Furry Friends to Combat Loneliness
If your cat spends long periods of time at home alone, you might consider bringing home a companion. Some owners fear that their cat is lonely when left alone in the house all day. One way to combat that without resorting to letting the cat outdoors is to find the cat a friend. This isn’t something to rush into, and not all cats will necessarily get along. It may be a while before you trust that you can leave the two new friends alone together. Still, if you know your cat will otherwise be spending an excessive amount of time alone, it could be worth examining.
Striking an Indoor/Outdoor Balance
Even with all of the facts taken into account, it’s undeniable that cats can benefit from a little fresh air. If you want to let your feline friend get a taste of the outdoors, there are ways to do that responsibly. The first option is a harness. Sure, it’s not so common to see people walking their cat, as they would their dog, down the street. However, cat-walking is growing in popularity for a reason. It’s a fantastically secure way to let your cat explore while never going out of your reach. By keeping her on a leash, you give yourself plenty of time to scan for incoming dangers. If necessary, you will have enough warning to scoop your cat up out of harm’s way. Not all cats are thrilled with the prospect of being harnessed. Give your cat time to come around to the concept, and she may just adjust.

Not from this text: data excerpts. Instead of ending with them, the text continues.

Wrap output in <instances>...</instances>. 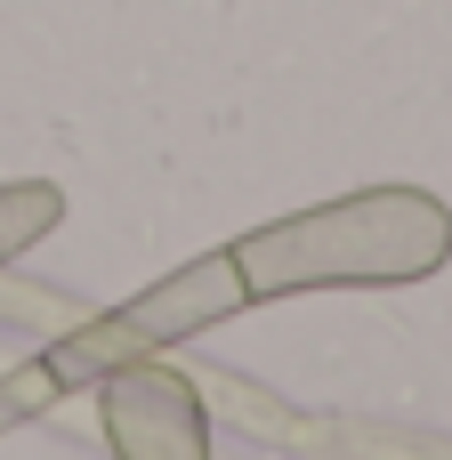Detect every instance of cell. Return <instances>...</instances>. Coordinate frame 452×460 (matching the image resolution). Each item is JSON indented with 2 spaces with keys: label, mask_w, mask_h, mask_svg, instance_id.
I'll return each instance as SVG.
<instances>
[{
  "label": "cell",
  "mask_w": 452,
  "mask_h": 460,
  "mask_svg": "<svg viewBox=\"0 0 452 460\" xmlns=\"http://www.w3.org/2000/svg\"><path fill=\"white\" fill-rule=\"evenodd\" d=\"M445 259V210L421 194H356L307 218H283L251 243H235V275L251 299L315 291V283H380V275H429Z\"/></svg>",
  "instance_id": "cell-1"
},
{
  "label": "cell",
  "mask_w": 452,
  "mask_h": 460,
  "mask_svg": "<svg viewBox=\"0 0 452 460\" xmlns=\"http://www.w3.org/2000/svg\"><path fill=\"white\" fill-rule=\"evenodd\" d=\"M243 299H251V291H243V275H235V251H218V259H202V267H186V275L154 283L137 307H121V315L89 323V332L49 364V380H57V388H73V380H89V372H113V364H129V356H146V348H162V340L194 332V323H218V315H226V307H243Z\"/></svg>",
  "instance_id": "cell-2"
}]
</instances>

If your cat stubbornly refuses to warm up to the harness, there’s also the option of building an enclosure. This is not as tedious or tough a task as it might sound. There are many ready-made options available for purchase, or you can cut costs by going the DIY-route. Thanks to the popularity of these sheltering spaces, there are many tutorials and guidelines available online. Having a cat enclosure is the perfect way to let your cat soak up some sun or dig in the dirt, all while being protected. Avoid leaving your cat unsupervised in the enclosure for too long, as predators can be crafty about finding their way inside.
Protecting Our Cats
On average, indoor cats live much longer and healthier lives than outdoor cats. This makes sense when you consider all of the intense risks that our fragile felines are exposed to when roaming in nature. As nice as it would be to let them frolic in fields without any care, it would be neglecting our roles as their caretakers. Fortunately, options like the harness or cat enclosure allow our cats to have the best of both worlds.